Starting at the line below that contains "What is the distance that lies", print each line through the end of the records exactly as it appears.

── RECORDS TO USE ──

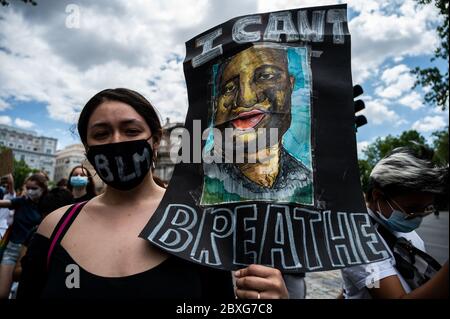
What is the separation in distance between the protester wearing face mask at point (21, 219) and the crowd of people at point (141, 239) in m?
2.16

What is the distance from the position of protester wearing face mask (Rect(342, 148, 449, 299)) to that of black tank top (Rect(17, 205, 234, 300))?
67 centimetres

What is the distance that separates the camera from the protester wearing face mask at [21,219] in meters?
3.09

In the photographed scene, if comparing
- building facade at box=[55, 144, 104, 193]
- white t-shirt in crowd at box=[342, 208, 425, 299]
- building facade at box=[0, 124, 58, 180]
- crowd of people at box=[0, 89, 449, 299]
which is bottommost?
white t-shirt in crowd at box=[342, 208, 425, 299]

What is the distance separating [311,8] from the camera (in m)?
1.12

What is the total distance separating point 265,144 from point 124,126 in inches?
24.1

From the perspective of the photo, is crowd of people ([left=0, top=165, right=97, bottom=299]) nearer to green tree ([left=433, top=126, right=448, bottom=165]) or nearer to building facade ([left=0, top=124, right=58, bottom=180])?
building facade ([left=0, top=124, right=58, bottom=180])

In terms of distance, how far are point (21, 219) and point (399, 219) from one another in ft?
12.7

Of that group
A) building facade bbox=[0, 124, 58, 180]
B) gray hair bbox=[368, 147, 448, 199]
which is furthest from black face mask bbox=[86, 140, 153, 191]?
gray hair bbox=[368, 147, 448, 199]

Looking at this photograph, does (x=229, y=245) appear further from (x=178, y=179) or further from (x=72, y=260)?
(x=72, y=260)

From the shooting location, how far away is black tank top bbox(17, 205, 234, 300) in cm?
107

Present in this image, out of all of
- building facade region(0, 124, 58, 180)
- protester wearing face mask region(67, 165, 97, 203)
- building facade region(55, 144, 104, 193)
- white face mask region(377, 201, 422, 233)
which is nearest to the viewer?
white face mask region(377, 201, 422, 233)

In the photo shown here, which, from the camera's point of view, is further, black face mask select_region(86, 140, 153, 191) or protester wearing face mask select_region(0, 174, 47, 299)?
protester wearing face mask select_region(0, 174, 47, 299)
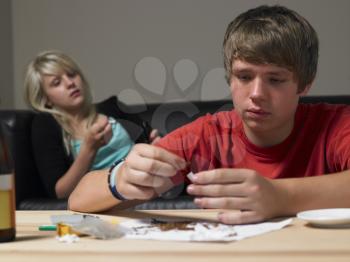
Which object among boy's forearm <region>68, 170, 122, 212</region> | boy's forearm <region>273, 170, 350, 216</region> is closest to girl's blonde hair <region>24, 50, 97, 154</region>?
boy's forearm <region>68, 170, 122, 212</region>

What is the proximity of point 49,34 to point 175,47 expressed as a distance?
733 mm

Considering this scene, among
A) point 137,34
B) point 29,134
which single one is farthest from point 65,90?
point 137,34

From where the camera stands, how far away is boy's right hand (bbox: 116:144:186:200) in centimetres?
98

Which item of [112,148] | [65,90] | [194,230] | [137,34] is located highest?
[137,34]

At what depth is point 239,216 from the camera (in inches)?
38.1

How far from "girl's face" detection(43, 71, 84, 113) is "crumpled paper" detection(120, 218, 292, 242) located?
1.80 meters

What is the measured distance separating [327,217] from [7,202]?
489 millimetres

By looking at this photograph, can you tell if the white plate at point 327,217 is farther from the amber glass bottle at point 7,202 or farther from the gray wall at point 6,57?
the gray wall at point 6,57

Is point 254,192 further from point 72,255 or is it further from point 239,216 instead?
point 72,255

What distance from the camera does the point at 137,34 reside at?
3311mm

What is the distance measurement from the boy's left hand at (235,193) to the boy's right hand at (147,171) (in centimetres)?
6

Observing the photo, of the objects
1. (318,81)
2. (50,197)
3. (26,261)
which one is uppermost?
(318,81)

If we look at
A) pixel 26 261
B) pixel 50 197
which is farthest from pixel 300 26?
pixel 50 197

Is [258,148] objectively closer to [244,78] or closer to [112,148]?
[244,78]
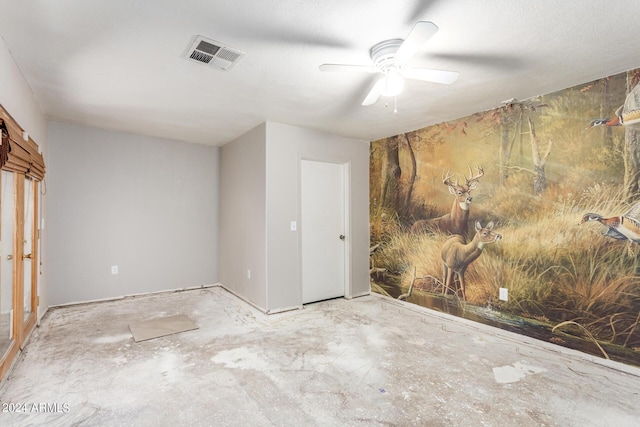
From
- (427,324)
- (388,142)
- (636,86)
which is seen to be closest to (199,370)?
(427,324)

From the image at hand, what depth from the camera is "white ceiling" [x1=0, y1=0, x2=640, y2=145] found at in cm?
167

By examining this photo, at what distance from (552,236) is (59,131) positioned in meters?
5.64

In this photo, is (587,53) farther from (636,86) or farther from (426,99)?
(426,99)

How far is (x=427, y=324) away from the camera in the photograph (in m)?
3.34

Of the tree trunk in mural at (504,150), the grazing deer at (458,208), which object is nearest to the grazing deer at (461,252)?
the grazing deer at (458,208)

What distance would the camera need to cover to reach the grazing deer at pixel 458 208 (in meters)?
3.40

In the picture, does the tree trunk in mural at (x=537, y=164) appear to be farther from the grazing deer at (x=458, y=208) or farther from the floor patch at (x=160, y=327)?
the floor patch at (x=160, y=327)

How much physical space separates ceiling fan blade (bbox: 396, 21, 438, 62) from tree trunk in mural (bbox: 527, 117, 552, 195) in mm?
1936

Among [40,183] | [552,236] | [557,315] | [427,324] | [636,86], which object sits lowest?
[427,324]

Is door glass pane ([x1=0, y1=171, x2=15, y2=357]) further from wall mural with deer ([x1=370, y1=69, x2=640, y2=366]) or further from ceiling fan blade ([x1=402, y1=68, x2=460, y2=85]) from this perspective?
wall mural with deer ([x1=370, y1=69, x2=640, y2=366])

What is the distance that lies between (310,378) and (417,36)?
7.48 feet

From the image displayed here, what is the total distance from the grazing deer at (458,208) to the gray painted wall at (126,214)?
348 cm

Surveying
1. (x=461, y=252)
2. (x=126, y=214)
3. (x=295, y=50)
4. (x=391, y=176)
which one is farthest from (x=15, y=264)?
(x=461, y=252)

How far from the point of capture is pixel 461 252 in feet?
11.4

───

• [FULL OUTPUT]:
What is the distance that lies between (310,378) and (417,36)?
7.48 feet

From the image displayed here, what is the total distance from the grazing deer at (458,208) to the gray painted wall at (126,214)?
348 cm

Surveying
1. (x=461, y=252)
2. (x=126, y=214)
3. (x=295, y=50)
4. (x=391, y=176)
which one is farthest from (x=15, y=264)?
(x=461, y=252)

How far from the point of capture is pixel 461 252 in feet?
11.4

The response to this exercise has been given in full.